Vivimos en un país donde millones de jóvenes no pisan museos, no leen libros, e incluso una cantidad considerable no va a escuelas, y sin embargo se educan –sí, se educan– a través de redes como TikTok, YouTube, Facebook o Instagram. Su idea del amor, del cuerpo, del éxito, del “buen vivir” no lo aprenden en la escuela ni en su casa, sino en un algoritmo que premia el escándalo, la imitación y la viralidad.
El problema no es que existan estas plataformas. El problema es que se han convertido en los nuevos formadores masivos de conciencia sin que nadie lo diga en voz alta y peor aún, sin que exista ninguna regulación real sobre los contenidos que priorizan. Las redes sociales ya no son solo un espacio de ocio: son, en muchos casos, el principal canal de aprendizaje informal de una generación. Pero ¿qué estamos aprendiendo?
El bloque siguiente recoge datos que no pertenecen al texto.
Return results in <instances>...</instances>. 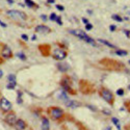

Por ejemplo, TikTok no es neutral. Su algoritmo –diseñado para maximizar el tiempo de permanencia y la rentabilidad publicitaria– selecciona lo que vemos, lo que ignoramos y, en buena medida, lo que pensamos. Es un filtro invisible, pero eficaz, que decide qué contenidos se vuelven visibles y cuáles se pierden en el olvido. Y en ese ecosistema, el arte, la ciencia, la reflexión o la historia no tienen la misma oportunidad que retos virales o discursos incendiarios.
No basta con garantizar el acceso físico a museos o bibliotecas si el espacio donde hoy se forman millones de personas –el digital—sigue siendo una selva sin reglas. Si el Estado quiere tomarse en serio el derecho a la cultura en el siglo XXI, debe comenzar por disputar el algoritmo. Y eso implica asumir que lo digital es también un territorio cultural, donde no puede reinar únicamente la lógica del mercado.
Esto no significa censura. Significa exigir a las plataformas transparencia en sus criterios de difusión, impulsar visibilidad para contenidos con valor educativo y social, y crear incentivos para que los creadores que aportan –y no solo entretienen– tengan posibilidades reales de llegar a más audiencias. ¿Por qué no financiar o promover algoritmos culturales que propicien el pensamiento crítico, la educación, la diversidad lingüística o el patrimonio colectivo? ¿Por qué seguimos llamando “entretenimiento” a un contenido que deforma la autoestima, cosifica cuerpos o refuerza estereotipos de género?
El derecho a la cultura, en su versión más robusta, exige que toda persona pueda no solo acceder a contenidos, sino también crear, expresarse y participar de manera equitativa en la vida cultural de su comunidad. Hoy ese derecho se ve cercado por plataformas que funcionan como filtros ideológicos globales, invisibles y opacos, donde lo valioso suele quedar enterrado bajo capas infinitas de entretenimiento vacío.
Lo que hoy ocurre con estas redes sociales no necesariamente es entretenimiento: en ciertos sectores de la población se vuelve una colonización simbólica. ¿De qué sirve que un joven tenga internet gratuito si lo que consume alimenta más su ignorancia, el odio o la superficialidad? ¿Qué libertad hay en elegir si la elección está predeterminada por un algoritmo que premia lo más adictivo, no lo más constructivo?
El Estado mexicano, –y en general, los gobiernos del mundo– han llegado tarde a esta conversación. Pero aún estamos a tiempo. Regular no significa controlar, o prohibir ciertos derechos humanos como la libertad de expresión o la libertad comercial, sino abrir el espacio a contenidos culturales de calidad, obligar a las plataformas a rendir cuentas sobre sus algoritmos, y garantizar el pluralismo en el entorno digital. Así como hubo una política editorial desde Vasconcelos y a lo largo del siglo XX, necesitamos una política de visibilidad digital en el XXI.
Hoy Tiktok, ya enseña más que muchas escuelas. La pregunta ya no es si eso es bueno o malo. La pregunta es: ¿Qué está enseñando? ¿Y por qué lo permitimos sin decir nada?